I told my friend this morning about my emotional discovery when I returned there 30 years ago. I had gone to Southeast Asia with other editorial writers and editors on a factfinding mission. At the end of the official portion of the trip, I flew from Saigon to Da Nang with two fellow journalists — who also are Vietnam vets — to see the place where I served for a time so many years earlier.

Our guide, Mai, accompanied us to Da Nang. We took a cab from our downtown hotel to Marble Mountain, where I served for a time as an aircraft mechanic with the Army’s 245th Mohawk Aviation Company.

We were walking along the sandy soil. Mai told me how the Vietnamese had absorbed all that we had built there and repurposed it for their use. Pierced-steel planking had become fence material; they used lumber to build housing.

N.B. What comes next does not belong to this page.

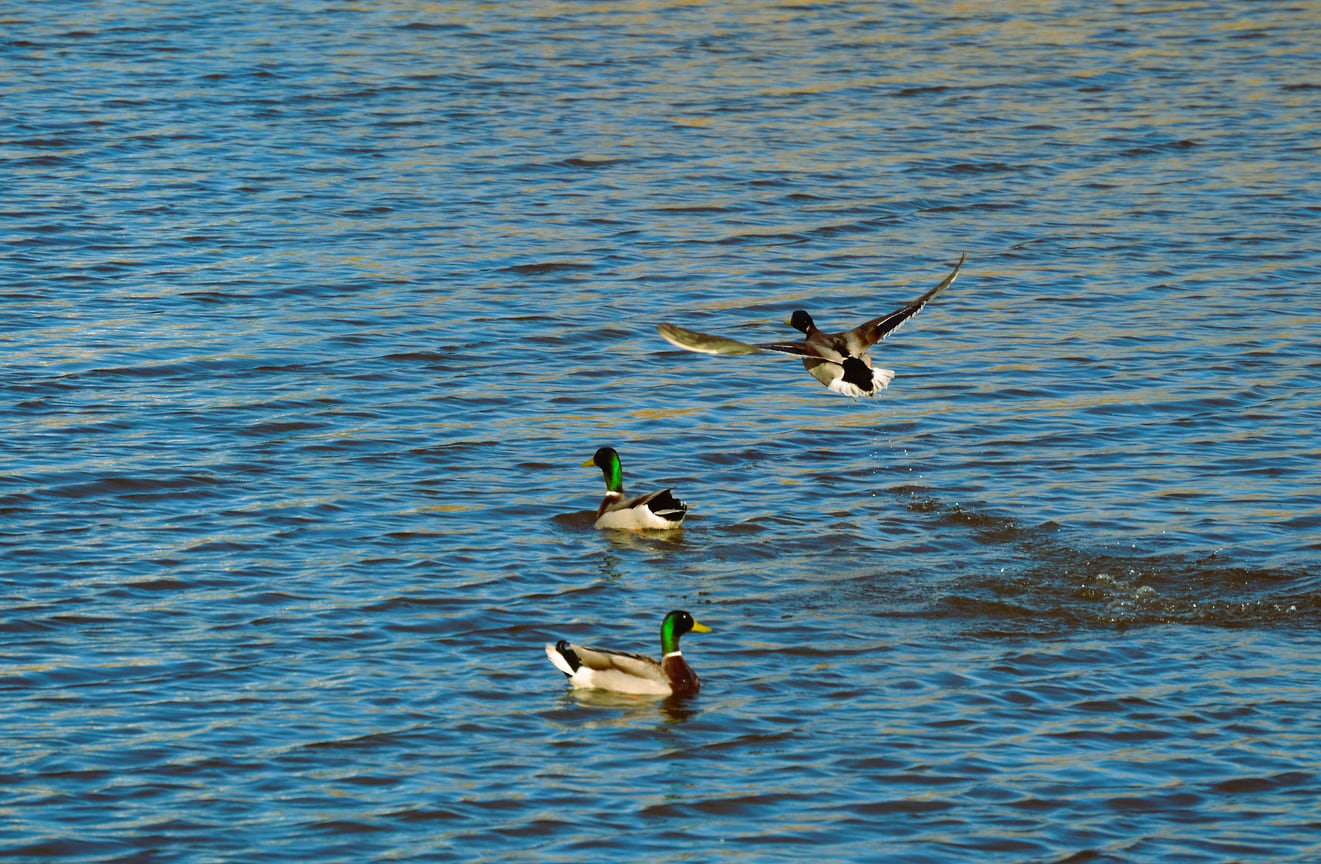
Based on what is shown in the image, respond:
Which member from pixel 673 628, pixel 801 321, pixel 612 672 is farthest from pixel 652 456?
pixel 612 672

Then it hit me like a runaway freight train. The war was over! That’s when I broke down and sobbed like a child for about three or four minutes. My friends backed away, as did Mai. I cried all by myself.

Then it was over. I wiped my face dry. Took a deep breath. I extended my arms to my two friends and to Mai. I was cleansed. I had shed the emotional baggage I never realized I was lugging around.

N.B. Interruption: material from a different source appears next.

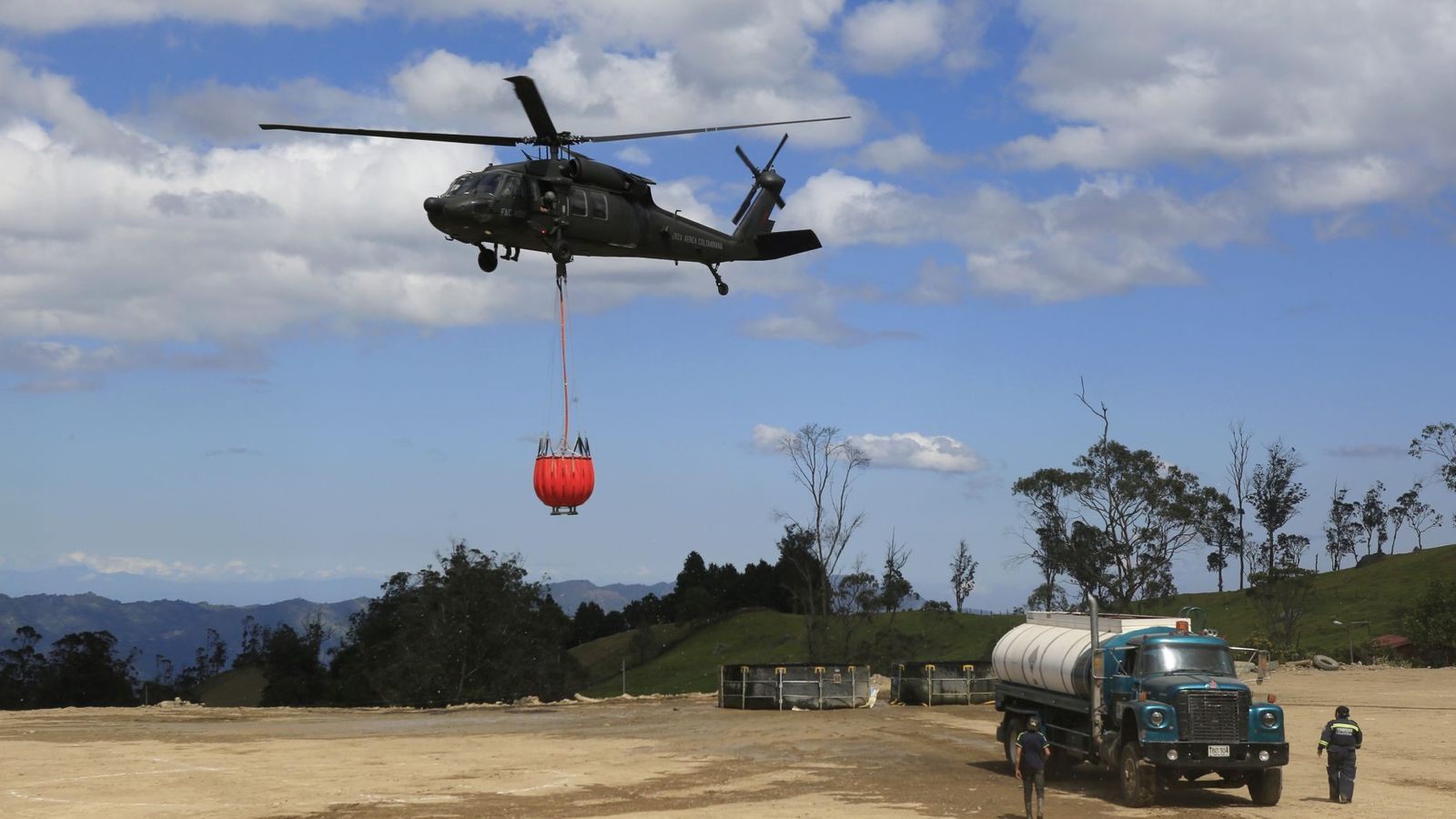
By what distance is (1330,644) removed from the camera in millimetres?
91812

I did not traipse through the bush. I did not fire my weapon in anger at the enemy. I performed rear-echelon duty. However, returning to that place in November 1989 reminded me that the war was raging when I arrive and it was raging when I left.

I saw that place in an entirely new context.

That is why I tell my fellow Vietnam War veterans that they, too, need to see the country is at it is today, not as it was when they left.

They, too, might be cleansed.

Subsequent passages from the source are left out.